Jeremy is setting the direction and building the systems. It is up to our amazing team of educator all-stars to ensure students are receiving the services.
Educators like Tamara Bluitt-Spann and Andrej Bajer.
Tamara is an NDL (Neurodivergent Learner) paraprofessional. She has 23 years’ experience working with students with learning differences. And that experience translates into an extraordinary ability to build relationships with students and families. For parents who have a question or concern related to their child, their first call is often to Tamara.
Tamara doesn’t just serve the students in her caseload. She provides assistance to whoever needs it. This simple practice is just one example of how Kairos’ educational model is aligned with what is considered best practice in special education: namely providing an inclusive environment that helps ALL students.
Tamara also serves in our mentoring program. All students are assigned an educator who provides consistent, structured guidance on everything from academics to postsecondary options to whatever is going on in a child's life. Tamara is grateful that last year a student felt comfortable confiding in her about a very personal matter. Tamara reported it to a counselor who, in turn, provided the student with the services she needed.
At Kairos “There’s no ‘my kids’ or ‘your kid.’ It’s ‘our kids.’ It’s real inclusivity.”
For Andrej Bejar, special education is deeply personal. A refugee of the Bosnian war, his family settled in the United States and he learned English from watching Dora the Explorer. He was placed in special education classes with a diagnosis of disfluency that he attributes to his exposure to so many different languages as a young child.
It was one teacher who changed the trajectory of his life. That teacher told him:
“If you have a disability, it just means you have to work harder. If you leverage your strengths, you can do anything.”
And so he did.
Andrej vowed to become that kind of teacher to his students and to find a school that instilled that mindset into all teachers. He believes he found it in Kairos.
As proof, he cites the meaningful collaboration between the general education teachers and the special education teachers. In previous schools, his experience was that the special education teachers were siloed and seen simply as “the paperwork team,” and the general education teachers would refer to his caseload as “your students.”
Here, he has been impressed that general education teachers see the special education teachers as partners to meet the needs of all students.

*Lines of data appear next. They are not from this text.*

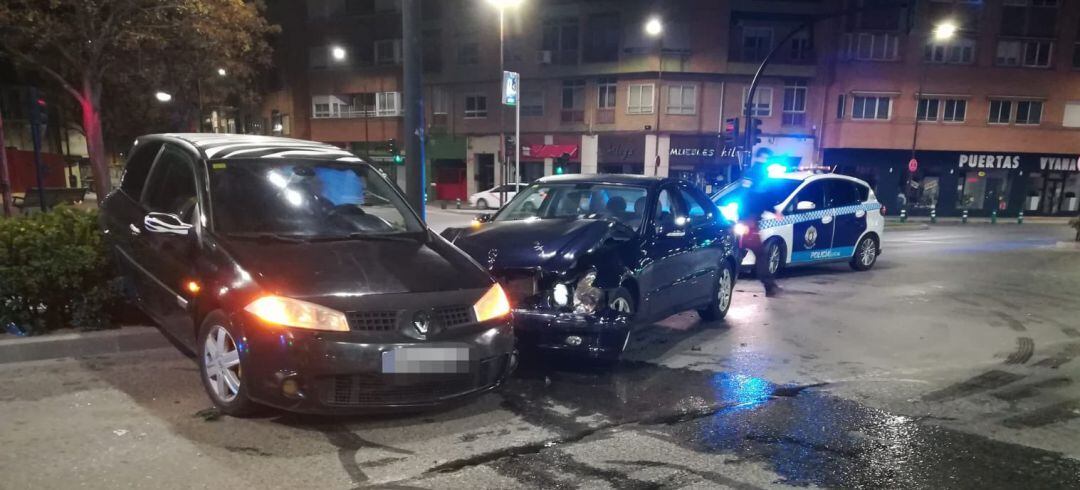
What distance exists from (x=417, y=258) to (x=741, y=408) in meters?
2.60

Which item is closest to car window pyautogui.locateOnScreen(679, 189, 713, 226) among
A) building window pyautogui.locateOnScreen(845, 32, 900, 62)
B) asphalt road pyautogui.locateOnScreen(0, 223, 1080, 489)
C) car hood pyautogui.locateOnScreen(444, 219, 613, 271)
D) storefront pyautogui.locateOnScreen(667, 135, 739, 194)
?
asphalt road pyautogui.locateOnScreen(0, 223, 1080, 489)

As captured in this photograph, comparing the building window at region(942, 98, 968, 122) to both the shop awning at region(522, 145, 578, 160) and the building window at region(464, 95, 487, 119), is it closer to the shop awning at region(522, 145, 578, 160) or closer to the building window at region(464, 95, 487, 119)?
the shop awning at region(522, 145, 578, 160)

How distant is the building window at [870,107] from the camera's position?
34.1m

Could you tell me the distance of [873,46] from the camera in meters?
34.0

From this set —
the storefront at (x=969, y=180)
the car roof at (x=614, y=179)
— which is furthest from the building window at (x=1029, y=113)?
the car roof at (x=614, y=179)

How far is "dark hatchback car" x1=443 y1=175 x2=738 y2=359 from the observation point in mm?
4996

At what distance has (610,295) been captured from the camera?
5.12m

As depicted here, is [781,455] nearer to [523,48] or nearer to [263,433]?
[263,433]

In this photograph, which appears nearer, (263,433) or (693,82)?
(263,433)

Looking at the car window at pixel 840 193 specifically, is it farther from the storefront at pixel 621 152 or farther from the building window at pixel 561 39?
the building window at pixel 561 39

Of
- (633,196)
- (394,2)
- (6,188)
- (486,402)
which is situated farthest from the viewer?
(394,2)

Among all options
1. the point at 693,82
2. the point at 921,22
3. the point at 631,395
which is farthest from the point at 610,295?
the point at 921,22

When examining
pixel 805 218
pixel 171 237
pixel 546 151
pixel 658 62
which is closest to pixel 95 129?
pixel 171 237

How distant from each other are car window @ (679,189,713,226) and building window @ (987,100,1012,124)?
36808 millimetres
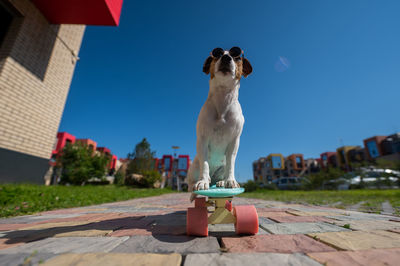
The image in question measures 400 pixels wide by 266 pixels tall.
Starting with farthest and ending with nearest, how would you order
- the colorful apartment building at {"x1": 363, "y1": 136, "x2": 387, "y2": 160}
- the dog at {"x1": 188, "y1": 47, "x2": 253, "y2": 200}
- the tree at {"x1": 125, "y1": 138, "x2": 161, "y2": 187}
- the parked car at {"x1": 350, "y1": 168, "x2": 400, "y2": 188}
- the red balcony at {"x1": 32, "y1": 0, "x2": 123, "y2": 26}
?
the colorful apartment building at {"x1": 363, "y1": 136, "x2": 387, "y2": 160} → the tree at {"x1": 125, "y1": 138, "x2": 161, "y2": 187} → the parked car at {"x1": 350, "y1": 168, "x2": 400, "y2": 188} → the red balcony at {"x1": 32, "y1": 0, "x2": 123, "y2": 26} → the dog at {"x1": 188, "y1": 47, "x2": 253, "y2": 200}

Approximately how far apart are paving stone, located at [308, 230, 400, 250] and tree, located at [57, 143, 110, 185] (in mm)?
15248

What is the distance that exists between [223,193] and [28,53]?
25.3 feet

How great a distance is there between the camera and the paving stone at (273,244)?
44.6 inches

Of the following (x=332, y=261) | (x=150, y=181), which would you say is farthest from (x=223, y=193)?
(x=150, y=181)

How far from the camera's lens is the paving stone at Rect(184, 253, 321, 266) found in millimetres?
938

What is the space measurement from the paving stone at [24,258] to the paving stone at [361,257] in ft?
5.21

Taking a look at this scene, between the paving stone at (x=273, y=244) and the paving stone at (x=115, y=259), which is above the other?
the paving stone at (x=273, y=244)

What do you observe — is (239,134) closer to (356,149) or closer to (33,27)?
(33,27)

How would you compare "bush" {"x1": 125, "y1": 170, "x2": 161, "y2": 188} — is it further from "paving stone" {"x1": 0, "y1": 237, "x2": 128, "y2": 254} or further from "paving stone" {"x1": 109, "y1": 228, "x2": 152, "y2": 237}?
"paving stone" {"x1": 0, "y1": 237, "x2": 128, "y2": 254}

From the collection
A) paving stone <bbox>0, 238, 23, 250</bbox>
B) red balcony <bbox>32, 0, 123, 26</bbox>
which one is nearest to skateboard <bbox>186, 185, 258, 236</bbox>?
paving stone <bbox>0, 238, 23, 250</bbox>

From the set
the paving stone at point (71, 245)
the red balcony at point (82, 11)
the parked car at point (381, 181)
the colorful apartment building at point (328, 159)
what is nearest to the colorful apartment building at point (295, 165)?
the colorful apartment building at point (328, 159)

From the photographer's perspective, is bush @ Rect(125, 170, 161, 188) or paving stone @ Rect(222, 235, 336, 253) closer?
paving stone @ Rect(222, 235, 336, 253)

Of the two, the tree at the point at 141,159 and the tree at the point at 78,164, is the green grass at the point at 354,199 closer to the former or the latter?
the tree at the point at 78,164

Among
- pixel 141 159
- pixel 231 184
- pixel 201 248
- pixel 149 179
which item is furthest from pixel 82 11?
pixel 141 159
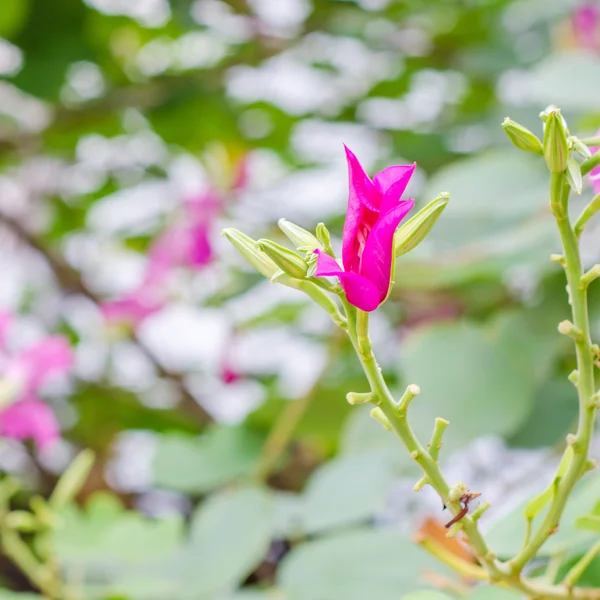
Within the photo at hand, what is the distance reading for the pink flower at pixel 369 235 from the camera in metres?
0.17

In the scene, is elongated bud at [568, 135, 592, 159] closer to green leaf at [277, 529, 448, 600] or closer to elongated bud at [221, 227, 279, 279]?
elongated bud at [221, 227, 279, 279]

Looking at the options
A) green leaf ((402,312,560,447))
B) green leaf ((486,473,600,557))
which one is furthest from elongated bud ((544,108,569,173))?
green leaf ((402,312,560,447))

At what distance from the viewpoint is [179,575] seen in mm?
438

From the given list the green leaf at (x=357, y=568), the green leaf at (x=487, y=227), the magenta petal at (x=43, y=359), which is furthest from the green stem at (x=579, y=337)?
the magenta petal at (x=43, y=359)

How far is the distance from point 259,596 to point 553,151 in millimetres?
323

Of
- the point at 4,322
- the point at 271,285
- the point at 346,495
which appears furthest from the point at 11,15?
the point at 346,495

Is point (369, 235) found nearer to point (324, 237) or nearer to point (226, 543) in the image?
point (324, 237)

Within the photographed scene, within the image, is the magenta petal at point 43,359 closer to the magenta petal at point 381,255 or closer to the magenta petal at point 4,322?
the magenta petal at point 4,322

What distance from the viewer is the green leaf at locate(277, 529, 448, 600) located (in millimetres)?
320

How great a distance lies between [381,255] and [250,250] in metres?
0.03

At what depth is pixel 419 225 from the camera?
0.58 ft

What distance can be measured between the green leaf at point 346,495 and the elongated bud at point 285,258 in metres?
0.27

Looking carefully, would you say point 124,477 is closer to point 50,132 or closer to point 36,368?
point 50,132

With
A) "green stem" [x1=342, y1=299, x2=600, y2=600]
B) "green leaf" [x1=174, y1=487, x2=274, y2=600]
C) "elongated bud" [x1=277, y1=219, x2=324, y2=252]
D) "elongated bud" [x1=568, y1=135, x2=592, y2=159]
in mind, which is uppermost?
"elongated bud" [x1=568, y1=135, x2=592, y2=159]
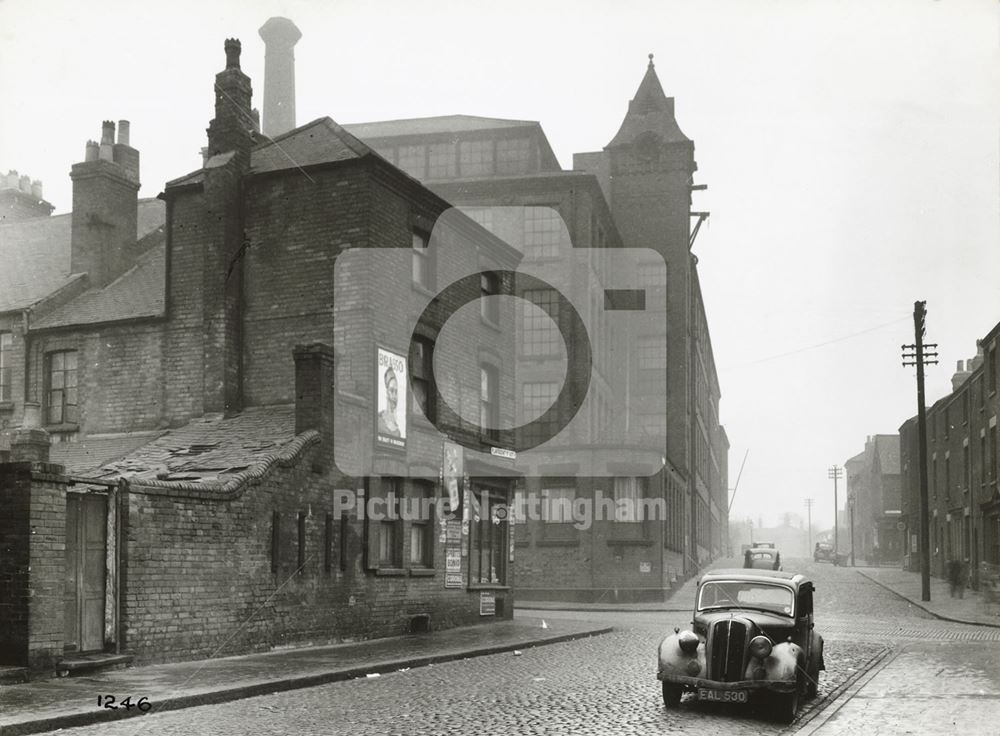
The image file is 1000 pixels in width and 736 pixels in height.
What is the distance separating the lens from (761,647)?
1165cm

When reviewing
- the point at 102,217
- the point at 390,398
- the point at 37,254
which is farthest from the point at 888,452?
the point at 102,217

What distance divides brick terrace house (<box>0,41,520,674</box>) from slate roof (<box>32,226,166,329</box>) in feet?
0.23

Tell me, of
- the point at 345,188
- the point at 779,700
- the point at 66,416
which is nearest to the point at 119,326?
the point at 66,416

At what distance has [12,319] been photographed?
2455 cm

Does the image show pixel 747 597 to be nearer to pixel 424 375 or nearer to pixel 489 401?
pixel 424 375

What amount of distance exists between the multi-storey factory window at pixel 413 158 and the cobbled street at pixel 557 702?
29.3 m

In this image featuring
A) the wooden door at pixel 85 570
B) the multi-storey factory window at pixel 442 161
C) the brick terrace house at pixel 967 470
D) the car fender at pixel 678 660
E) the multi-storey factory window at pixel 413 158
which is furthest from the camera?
the multi-storey factory window at pixel 413 158

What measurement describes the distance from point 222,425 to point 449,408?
18.5 ft

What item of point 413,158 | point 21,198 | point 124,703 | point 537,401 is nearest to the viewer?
point 124,703

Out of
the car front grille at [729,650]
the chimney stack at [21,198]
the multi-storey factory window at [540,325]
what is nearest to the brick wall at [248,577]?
the car front grille at [729,650]

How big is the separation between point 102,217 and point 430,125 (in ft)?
78.5

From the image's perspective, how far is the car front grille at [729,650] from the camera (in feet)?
38.6

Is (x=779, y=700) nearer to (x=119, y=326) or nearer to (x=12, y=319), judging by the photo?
(x=119, y=326)

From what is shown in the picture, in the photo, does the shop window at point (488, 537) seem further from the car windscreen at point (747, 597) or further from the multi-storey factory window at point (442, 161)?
the multi-storey factory window at point (442, 161)
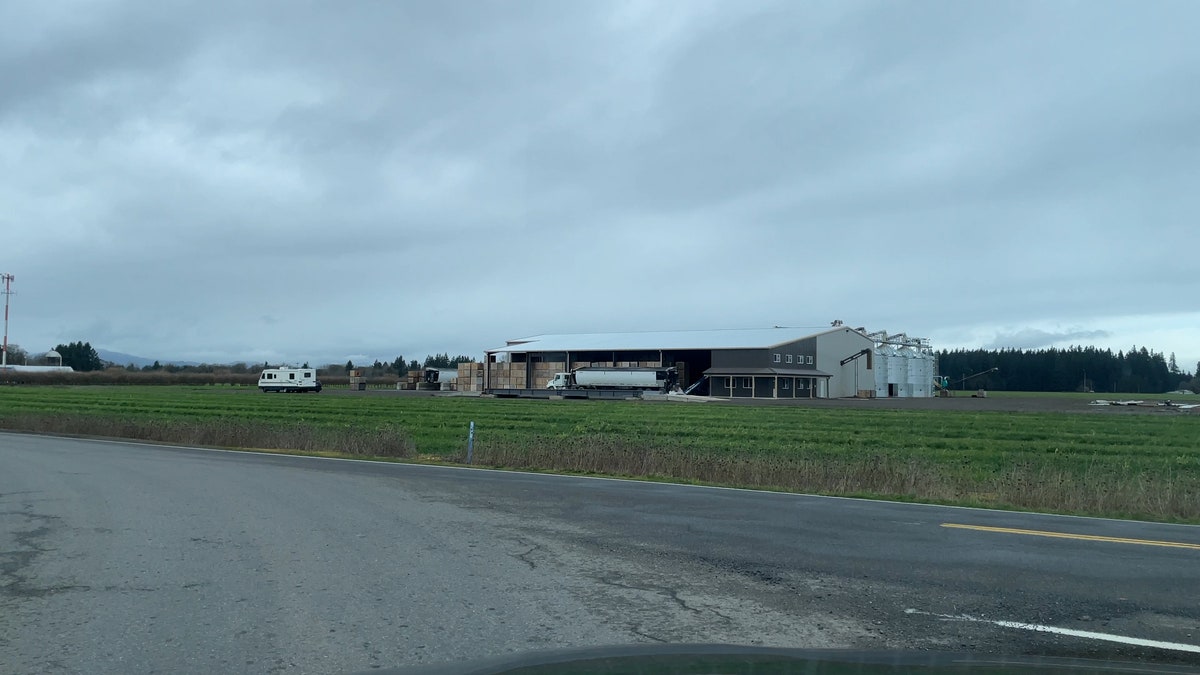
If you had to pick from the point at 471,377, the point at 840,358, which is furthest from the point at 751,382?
the point at 471,377

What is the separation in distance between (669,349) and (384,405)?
29365 mm

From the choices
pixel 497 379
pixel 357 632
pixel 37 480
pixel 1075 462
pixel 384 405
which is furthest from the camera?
pixel 497 379

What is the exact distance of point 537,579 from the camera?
26.2ft

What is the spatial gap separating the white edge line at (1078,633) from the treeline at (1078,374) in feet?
528

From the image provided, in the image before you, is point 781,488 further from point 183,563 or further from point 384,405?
point 384,405

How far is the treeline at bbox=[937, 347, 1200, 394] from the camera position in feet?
518

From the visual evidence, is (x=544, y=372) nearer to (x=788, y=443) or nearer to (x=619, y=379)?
(x=619, y=379)

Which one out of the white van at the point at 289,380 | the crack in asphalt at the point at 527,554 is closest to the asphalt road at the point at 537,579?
the crack in asphalt at the point at 527,554

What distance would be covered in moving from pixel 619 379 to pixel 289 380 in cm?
3280

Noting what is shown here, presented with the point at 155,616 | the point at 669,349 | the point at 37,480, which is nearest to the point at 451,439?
the point at 37,480

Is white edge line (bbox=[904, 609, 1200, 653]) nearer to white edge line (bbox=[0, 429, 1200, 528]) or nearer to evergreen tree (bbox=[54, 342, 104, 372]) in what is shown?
white edge line (bbox=[0, 429, 1200, 528])

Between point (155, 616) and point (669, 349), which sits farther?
point (669, 349)

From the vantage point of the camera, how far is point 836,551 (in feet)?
30.8

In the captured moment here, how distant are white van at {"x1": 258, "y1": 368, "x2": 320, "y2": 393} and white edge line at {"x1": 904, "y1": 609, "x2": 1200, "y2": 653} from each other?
8171 centimetres
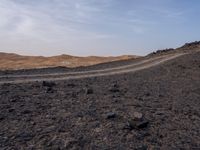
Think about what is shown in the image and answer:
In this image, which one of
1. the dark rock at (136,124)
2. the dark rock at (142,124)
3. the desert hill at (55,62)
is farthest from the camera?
the desert hill at (55,62)

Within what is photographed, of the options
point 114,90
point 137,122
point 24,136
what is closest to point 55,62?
point 114,90

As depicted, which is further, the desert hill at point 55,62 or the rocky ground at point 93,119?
the desert hill at point 55,62

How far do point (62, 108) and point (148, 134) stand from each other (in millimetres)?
2567

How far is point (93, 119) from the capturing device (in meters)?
11.3

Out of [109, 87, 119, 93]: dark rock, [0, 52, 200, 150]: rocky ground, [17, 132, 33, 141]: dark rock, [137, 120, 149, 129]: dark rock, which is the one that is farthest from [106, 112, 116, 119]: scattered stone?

“There’s no ‘my kids’ or ‘your kid.’ It’s ‘our kids.’ It’s real inclusivity.”
As we approach the end of the “first quarter” of this “new season,” I’m grateful for the progress we have already made and optimistic about the improvements still to come. At Kairos, the belief that all students can be successful isn’t some empty slogan; it’s a promise.
I hold myself and my entire team accountable to making this promise a reality, day in and day out, for all of Kairos’s students.